Wizz Air boss likely to miss out on £100m bonus as shares struggle
The recent performance of Wizz Air’s share price suggests the company’s boss is set to miss out on a £100m bonus payout.
The controversial bonus for CEO Jozsef Varadi was approved by shareholders in 2021. Under the terms of the agreement – the biggest bonus award in the history of the London Stock Exchange – Varadi could pocket £100m of the airline’s shares if the stock hits 120,000p by 2028.
However, Wizz Air shares have fallen by close to a third over the last 12 months despite the budget carrier welcoming a record number of passengers in 2024.
The Hungarian airline revealed on Monday it had flown some 62.8m passengers on over 300,000 flights last year, up from 60.3m in 2023.
Wizz Air’s growth hits turbulence
It comes as the post-pandemic boom in travel demand continued to hold after more than two years of soaring traffic that has led some of the biggest airlines to record profit hauls.

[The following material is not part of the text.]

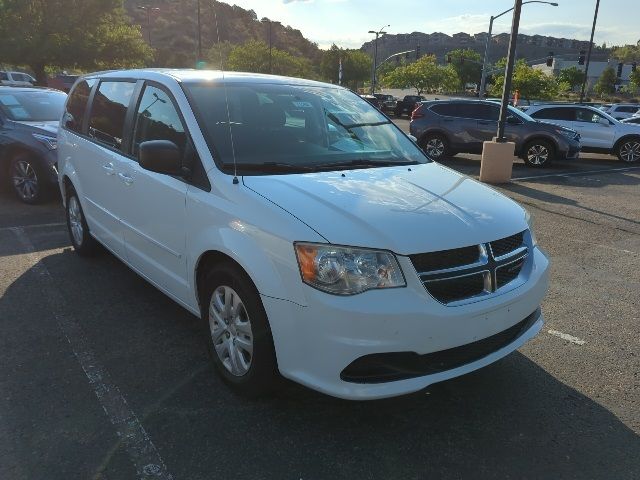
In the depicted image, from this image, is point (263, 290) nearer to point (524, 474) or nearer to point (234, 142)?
point (234, 142)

Wizz said it had received delivery of 34 aircraft over the year, effectively growing its fleet size by 15 per cent.
Yet its growth was hampered by a string of issues which have caused its stock price to fall by just over 29 per cent in the last 12 months.
Capacity was slashed amid problems with the carrier’s Pratt and Whitney-manufactured engines, an issue that led Varadi to describe the industry’s supply chain issues as “horrific” at a speech over the weekend.
Wizz also has big exposure to conflicts in the Middle East and Ukraine, which have constrained airspace along key routes.
Earlier in January, Panmure Liberum recommended a ‘sell’ rating on the stock, with analysts concerned over Wizz’s “high leverage and low earnings quality.”
Other airlines, including Ryanair, have also struggled to capitalise on such continuously strong demand for travel amid widespread issues across the supply chain and at the two largest aircraft manufacturers, Airbus and Boeing.